WRITTEN TASK
Report how many lines of the entries below contain the string "furthest", matching case exactly, and give only the number.

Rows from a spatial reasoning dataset
________________
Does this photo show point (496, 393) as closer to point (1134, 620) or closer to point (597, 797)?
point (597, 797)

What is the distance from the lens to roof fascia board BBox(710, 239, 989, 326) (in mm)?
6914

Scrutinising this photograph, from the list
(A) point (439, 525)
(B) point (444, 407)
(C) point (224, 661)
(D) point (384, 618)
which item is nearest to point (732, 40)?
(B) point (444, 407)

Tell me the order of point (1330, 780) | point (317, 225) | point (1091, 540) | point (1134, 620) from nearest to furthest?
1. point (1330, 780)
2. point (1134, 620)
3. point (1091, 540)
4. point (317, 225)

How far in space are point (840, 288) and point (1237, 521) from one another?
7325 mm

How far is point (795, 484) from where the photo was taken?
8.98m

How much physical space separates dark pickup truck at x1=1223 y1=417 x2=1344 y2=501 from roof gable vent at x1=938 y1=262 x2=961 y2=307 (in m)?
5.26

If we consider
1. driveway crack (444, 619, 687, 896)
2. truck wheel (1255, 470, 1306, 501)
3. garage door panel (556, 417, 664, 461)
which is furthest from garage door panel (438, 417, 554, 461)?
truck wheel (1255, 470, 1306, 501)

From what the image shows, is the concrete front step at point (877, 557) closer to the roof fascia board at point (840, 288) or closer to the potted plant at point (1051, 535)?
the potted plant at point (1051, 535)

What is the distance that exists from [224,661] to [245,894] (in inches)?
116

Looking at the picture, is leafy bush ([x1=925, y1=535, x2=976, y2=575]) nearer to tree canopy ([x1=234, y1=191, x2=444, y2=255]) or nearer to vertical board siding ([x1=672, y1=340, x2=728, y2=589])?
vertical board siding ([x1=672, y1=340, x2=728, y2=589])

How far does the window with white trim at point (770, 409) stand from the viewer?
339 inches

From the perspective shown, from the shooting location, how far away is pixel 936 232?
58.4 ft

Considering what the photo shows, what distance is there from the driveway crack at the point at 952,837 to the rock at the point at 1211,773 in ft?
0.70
________________
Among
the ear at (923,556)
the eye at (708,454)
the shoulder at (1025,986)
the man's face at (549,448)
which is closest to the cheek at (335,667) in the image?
________________
ANSWER TO THIS EXERCISE
2